■ **Exercício 1**: No texto sobre Edith Stein e São João da Cruz, qual é o tema que mais chama a atenção de Edith?
■ **Exercício 2**: Prossiga o texto sobre Edith Stein e São João da Cruz a partir do ponto em que ele termina.

=== Texto fornecido ===

8. A citação é longa, mas é como o fio condutor para saber ler o livro. Procura aproximar-nos dos primeiros encontros de João da Cruz com a cruz na sua terra natal, mais adiante, na sua vida de pobre, na sua atenção aos doentes do hospital de Medina, nos seus estudos, mais adiante na Sagrada Escritura, na liturgia, etc. Passa da preparação vital à doutrina do Santo, tendo sempre em conta o sentido da unidade da doutrina com a vida na sua pessoa. O que mais chama a atenção de Edith é o tema das noites escuras sanjoaninas e vibra com essas exigência de morte e ressurreição, de verdadeiro mistério pascal tal como o viveu, experimentou e descreveu João da Cruz. Podemos aqui, sem medo de nos equivocarmos, dar-nos conta de que Edith está como que a projectar a sua própria cruz e as suas noites de encontro com a cruz de Cristo sobre a sua interpretação de São João da Cruz. Esta noite passiva do espírito que o santo qualifica de horrenda Edith viveu-a e soube-a captar instruída pelo seu santo padre João da Cruz.

9. Quando morre no campo de extermínio não se trata só de uma noite passiva do espírito mas também de toda a sua pessoa. João da Cruz fê-la compreender também que a cruz era o caminho da luz e a morte era o caminho da ressurreição. «Não há outro caminho para chegar à união a não ser o da cruz e o da noite, a morte do homem velho». Edith ofereceu-se a Deus em holocausto pelo seu povo; a partir deste oferecimento, lia e relia a João da Cruz e, apelidada como ele da Cruz, deixa esta espécie de testamento: «Uma ciência da cruz só se pode adquirir se se chegar a experimentar a fundo a cruz. Disto estava convencida desde o primeiro momento, e de coração disse: Ave crux, spes unica!»,

10. Edith Stein escreveu muito sobre o seu pai João da Cruz. Falava também muito bem dele. As monjas da sua comunidade deixaram este testemunho: «Deu-nos uma vez uma conferência sobre São João da Cruz e a união com Deus, com uma tranquilidade e um tal conhecimento, que nos impressionaram profundamente, porque se via que eram coisas que ela vivia».

=== Registos fornecidos ===

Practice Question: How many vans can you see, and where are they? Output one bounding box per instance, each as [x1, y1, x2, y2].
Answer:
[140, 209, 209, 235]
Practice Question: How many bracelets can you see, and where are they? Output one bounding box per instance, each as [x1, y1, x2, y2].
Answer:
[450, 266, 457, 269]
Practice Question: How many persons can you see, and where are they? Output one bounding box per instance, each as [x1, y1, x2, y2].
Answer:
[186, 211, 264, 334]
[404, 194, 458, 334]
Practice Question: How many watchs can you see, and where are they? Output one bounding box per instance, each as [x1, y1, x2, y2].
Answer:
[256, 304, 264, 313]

===
=== Registos fornecidos ===

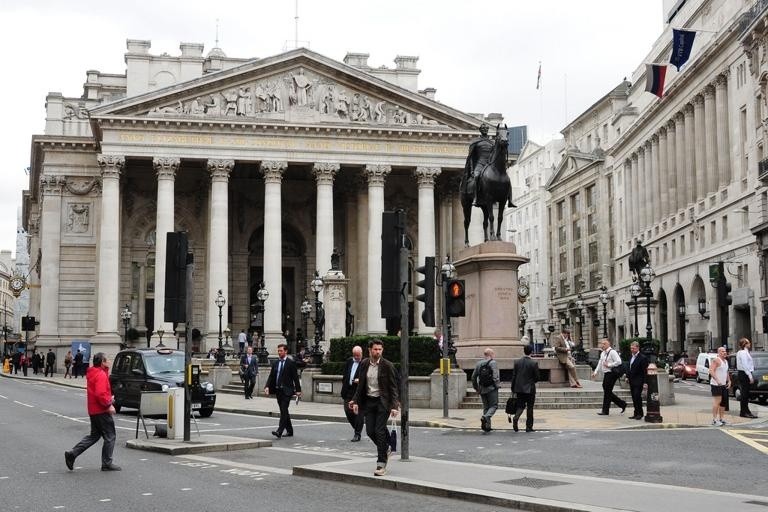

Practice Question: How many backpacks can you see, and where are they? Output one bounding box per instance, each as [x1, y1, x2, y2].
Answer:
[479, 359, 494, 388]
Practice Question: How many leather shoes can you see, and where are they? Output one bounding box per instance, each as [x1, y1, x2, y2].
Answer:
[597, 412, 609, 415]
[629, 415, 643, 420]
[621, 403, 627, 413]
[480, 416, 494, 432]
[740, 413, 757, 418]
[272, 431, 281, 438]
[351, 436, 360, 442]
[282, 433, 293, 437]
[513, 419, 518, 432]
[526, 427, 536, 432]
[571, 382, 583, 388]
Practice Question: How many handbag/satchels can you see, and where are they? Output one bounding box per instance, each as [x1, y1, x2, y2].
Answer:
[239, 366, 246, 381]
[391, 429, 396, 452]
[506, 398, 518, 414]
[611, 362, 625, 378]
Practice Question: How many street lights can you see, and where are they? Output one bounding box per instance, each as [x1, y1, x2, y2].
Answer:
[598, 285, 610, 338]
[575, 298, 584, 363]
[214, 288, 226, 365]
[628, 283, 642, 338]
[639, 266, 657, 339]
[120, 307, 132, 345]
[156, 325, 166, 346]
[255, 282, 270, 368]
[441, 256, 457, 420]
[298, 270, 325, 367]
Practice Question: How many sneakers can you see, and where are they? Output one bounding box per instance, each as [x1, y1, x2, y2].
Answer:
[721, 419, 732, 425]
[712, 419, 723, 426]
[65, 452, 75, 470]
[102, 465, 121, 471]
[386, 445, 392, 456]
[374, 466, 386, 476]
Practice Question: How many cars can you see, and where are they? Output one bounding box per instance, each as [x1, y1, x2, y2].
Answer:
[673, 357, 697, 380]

===
=== Registos fornecidos ===

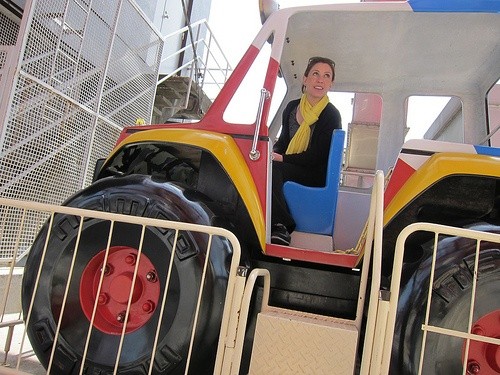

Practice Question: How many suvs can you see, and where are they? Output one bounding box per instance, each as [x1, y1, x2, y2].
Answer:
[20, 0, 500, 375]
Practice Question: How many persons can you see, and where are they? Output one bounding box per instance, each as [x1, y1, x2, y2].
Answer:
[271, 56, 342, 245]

===

■ **Resposta escrita 1**: O tema das noites escuras sanjoaninas.

■ **Resposta escrita 2**:
11. Numa carta a Agnella Stadmüller (30/31 de Março de 1940) explica-lhe admiravelmente alguns pontos da doutrina sanjoanina: «Por amor puro entende o nosso santo Padre João o amor de Deus por ele mesmo; o de um coração livre de todo o apego a qualquer coisa criada; a si mesmo e ao resto das criaturas, mas também a toda a consolação e coisas semelhantes que Deus possa conceder à alma, a qualquer forma de devoção especial, etc., o de um coração que não deseja outra coisa senão que se cumpra a vontade de Deus e que se deixa guiar por ele sem resistência. O que podemos fazer para chegar até aqui está longamente tratado na Subida do Monte Carmelo. Como Deus purifica a alma, na Noite Escura. O resultado, na Chama de Amor viva e no Cântico Espiritual. Pode encontrar-se fundamentalmente todo o caminho espiritual em cada uma das obras, só que em cada caso se acentua um etapa ou outra».

A seguir, diz à sua destinatária: «Mas se desejar aprender o essencial de São João da Cruz, compilado de forma muito mais breve do que nas suas grandes obras, então deve tomar os “escritos breves”». Conselho acertadíssimo este último.

12. Final

Teria sido uma felicidade para Edith ter-se encontrado com João da Cruz como se encontrou a Madre Teresa. E teria sido também para João da Cruz uma grande alegria ter-se encontrado em vida com uma discípula como ela, de grandíssima cabeça e de grandíssimo coração, que viveu em plenitude o amor puro ao qual a exortava João da Cruz. A vida e os escritos desta grande mulher contribuem também para uma maior projecção dos escritos de frei João.

* Vicente Rodrigues. 100 Fichas sobre S. João da Cruz. Edições Carmelo, Avessadas. Pp. 126 -129.